Some churches divide the executive duties, with a church board running the week-by-week operations and hiring a Pastor. It frees the Pastor to focus on being a minister - and the more time Bill Purvis has to find funny stories, the better he sounds on "Real Time."
I can see why a church would want people with business experience overseeing the finances. They're more likely to know if someone isn't dividing by ten properly, in tithing....
The church I regularly attend teaches what Cascade Hills does, when it comes to tithing. If you tithe, God will bless you. Note I didn't say you'll be rich. Go back to what I went through with a sports business last year, and you'll find it doesn't always work that way.
I don't know the arrangement at Cascade Hills, but members of many church boards don't receive any salary from the tithes. They're volunteers who hold "board meetings" once a month or so, to review how things are going. If they're not going well, there could be changes - such as the always-controversial move of bringing in a drum set.
However Cascade Hills operates its organization, it must be doing something right. The latest "Columbus Community News" shows it has 7,500 members. Saint Anne Catholic Church is second in size in Columbus, at 4,655 -- and it serves free bread and wine to members all the time.

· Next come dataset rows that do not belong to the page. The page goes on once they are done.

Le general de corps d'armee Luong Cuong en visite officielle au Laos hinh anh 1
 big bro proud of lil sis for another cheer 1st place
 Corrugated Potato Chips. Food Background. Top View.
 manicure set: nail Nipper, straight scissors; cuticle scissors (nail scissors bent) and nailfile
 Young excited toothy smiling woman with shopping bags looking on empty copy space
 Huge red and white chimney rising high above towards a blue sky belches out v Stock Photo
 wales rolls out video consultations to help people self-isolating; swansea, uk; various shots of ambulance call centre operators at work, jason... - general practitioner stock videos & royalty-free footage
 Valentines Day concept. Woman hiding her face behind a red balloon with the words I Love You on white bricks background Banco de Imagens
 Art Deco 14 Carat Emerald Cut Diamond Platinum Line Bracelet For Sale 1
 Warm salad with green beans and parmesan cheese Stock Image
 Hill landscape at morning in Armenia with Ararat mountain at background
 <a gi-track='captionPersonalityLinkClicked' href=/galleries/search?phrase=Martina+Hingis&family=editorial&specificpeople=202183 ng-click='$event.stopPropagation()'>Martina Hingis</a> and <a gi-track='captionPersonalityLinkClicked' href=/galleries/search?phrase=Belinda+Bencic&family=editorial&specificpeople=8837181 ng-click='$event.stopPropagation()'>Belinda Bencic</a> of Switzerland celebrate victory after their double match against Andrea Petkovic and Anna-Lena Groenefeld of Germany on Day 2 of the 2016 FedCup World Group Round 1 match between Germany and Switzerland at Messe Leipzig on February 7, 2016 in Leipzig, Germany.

We hope that helps settle some things -- and another church pastor tops our look at Monday headlines:
+ Phenix City minister Johnnie Robinson was sworn in as a new Russell County Commissioner. Governor Bob Riley selected him to fill the seat of Ronnie Reed -- so the Governor may think Russell County needs intervention from someplace higher than Montgomery.
(Ronnie Reed declared he was "disappointed" that Governor Riley did not reappoint him to the commission seat he lost in a court challenge. Reed should be familiar with this concept from way back when he burglarized that Columbus business. It's called probation....)
+ Georgia state measurements showed Columbus had the most polluted air in the state - even worse than Atlanta. Next time, I guess I'll have to keep the doors closed while I clean dust from the kitchen.
+ Fort Benning reported two wildfires on post - yet continued with its "prescribed burning" program in other areas. Critics of the Bush administration would find parallels with the current Iraq strategy....
+ Instant Message to the Louisiana State women's basketball announcers: Congratulations on making the Final Four Monday night. But go ahead, say it - Ketia Swanier of Connecticut is from Columbus, GEORGIA. You didn't have to stop with "Columbus." [True/WWL-AM] I don't think the state of Connecticut even has a Columbus.